Thursday, October 29, 2009

Ginny

Ginny

To give my feelings for you
Words
Words like Passion, Trust, Love
Truly does my feelings injustice


The words have not been discovered


And never will be


A voyage of discovery
Two entities,
Two pasts,
Two presents,
Two futures


Like Magellan or Curie
The unknown
Fear and Joy of Discovery
Stronger for the passage of experiences
Saddened by loss or the chance of loss


A point of definition
Yet to be uncovered

Where will this lead
How will it end
Will it end
Will this be worth it?


Shielding the light from sight
Is there that much difference
I don't want to hurt you
I love you


Doing what is necessary
My life with or without
Shadows of deeper emotions
Creeping towards me
Ill defined


Must I wait
Will I wait


One path trodden upon by many
Another
With few deep tangible footprints


Which one will I take?

I found this poem a day ago while getting my house ready to sell. Going through my rather cluttered office I have several file boxes with some old (read grade school) school assignments and other mementos from the pasts. I happened on this poem for Ginny.

She was a lover of mine some time ago and was 13 years my senior. Our romance was short lived but deeply passionate. We spent a lot of time together over 2 years. Boating, skiing, sailing, day tripping, antiquing, socializing, loving and living. I was in love with her but she she was not with me. I never declared my love for her - the only time in my life I was in love with someone and did not declare it.

This was the one unspoken word between us.
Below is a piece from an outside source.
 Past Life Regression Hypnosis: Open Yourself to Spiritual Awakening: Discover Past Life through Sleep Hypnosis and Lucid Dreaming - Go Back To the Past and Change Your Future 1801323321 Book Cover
I felt though we never talked about it that I was a type of therapy for her. I was that man that validated her emotions, sexuality, and femininity after a bad relationship she had before we got together. I was attentive, gallant, romantic, interested and aroused by her. I was consistent in my passion for her. Not just her body but her soul and she needed that.
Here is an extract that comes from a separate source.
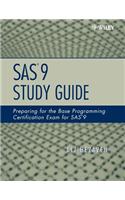 SAS 9 Study Guide: Preparing for the Base Programming Certification Exam for SAS 9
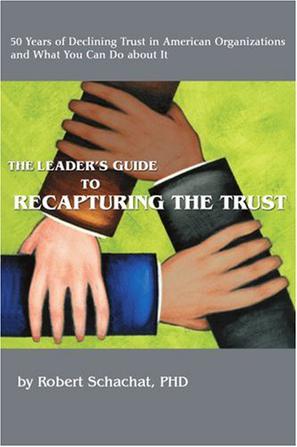The Leader's Guide to Recapturing the Trust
What she did not need was me permanently.

She only spoke of it once. The last night we spent together. It was the only time we slept together but apart. She said the words just as I was drifting off, "You're going to want children someday, Eric." She was 41 and did not want children. I was 28 and had not thought about it. In our context I knew that children would never be but at my age the possibility of anything was the only thing in my mind. When I turned 41 I thought about her words and I understood.
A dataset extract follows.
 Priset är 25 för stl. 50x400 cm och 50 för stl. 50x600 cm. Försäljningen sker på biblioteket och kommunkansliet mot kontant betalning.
I have children now. Ginny was right. Not completely right. I would have forsaken children for her. Funny to love someone so much and be willing to give up something as sacred as children but never say "I love you."

I wrote this poem shortly after we separated and never did give it to her. But I kept the poem in my files for 17 years. I cannot remember the last time I looked at it and read it though I know I have acknowledged the existence of the poem in my mind I have not read it until tonight as I was transcribing it for this entry. What a strange feeling.

In many ways it was a relationship of convenience and though she kept me emotionally far enough away not to allow me the obligation of telling her I loved her while at the same time never declaring that to me either, I think we both knew this in our sub-conscious.

I hold my memory of her dear to me and the one picture of us together I will keep forever.